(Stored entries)
-- -- --
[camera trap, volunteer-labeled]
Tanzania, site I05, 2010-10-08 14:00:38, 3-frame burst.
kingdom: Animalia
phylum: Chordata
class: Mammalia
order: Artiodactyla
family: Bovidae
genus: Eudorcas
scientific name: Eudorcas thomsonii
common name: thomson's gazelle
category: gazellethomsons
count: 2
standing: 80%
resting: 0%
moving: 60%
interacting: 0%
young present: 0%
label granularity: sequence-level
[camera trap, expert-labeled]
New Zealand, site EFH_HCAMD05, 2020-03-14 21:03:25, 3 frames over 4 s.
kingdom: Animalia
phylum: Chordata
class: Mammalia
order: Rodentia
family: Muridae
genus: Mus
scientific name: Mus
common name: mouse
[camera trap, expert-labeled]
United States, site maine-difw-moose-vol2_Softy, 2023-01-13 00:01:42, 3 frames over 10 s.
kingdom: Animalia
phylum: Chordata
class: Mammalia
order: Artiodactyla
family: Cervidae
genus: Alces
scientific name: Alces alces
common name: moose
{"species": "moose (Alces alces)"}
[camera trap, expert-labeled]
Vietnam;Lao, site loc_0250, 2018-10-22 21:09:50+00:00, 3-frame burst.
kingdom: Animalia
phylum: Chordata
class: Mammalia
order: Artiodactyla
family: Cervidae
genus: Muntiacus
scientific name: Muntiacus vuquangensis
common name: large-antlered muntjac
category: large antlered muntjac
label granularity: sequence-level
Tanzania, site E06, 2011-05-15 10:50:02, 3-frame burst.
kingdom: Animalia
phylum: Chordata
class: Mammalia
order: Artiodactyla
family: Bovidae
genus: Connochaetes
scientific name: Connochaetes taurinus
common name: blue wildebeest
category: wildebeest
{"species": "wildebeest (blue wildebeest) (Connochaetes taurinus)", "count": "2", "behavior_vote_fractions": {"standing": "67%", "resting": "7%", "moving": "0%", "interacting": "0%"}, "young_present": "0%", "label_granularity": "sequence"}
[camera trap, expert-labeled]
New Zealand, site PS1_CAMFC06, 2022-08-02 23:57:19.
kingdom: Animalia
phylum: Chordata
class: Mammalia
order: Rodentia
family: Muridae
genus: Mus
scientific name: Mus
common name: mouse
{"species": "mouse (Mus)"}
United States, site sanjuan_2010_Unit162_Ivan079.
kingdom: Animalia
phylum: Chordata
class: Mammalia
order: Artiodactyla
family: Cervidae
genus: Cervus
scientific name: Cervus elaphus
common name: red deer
-- -- --
(Task to carry out)
Select every line above that contains the word "Tanzania", and copy it.

(Exercise result)
Tanzania, site I05, 2010-10-08 14:00:38, 3-frame burst.
Tanzania, site E06, 2011-05-15 10:50:02, 3-frame burst.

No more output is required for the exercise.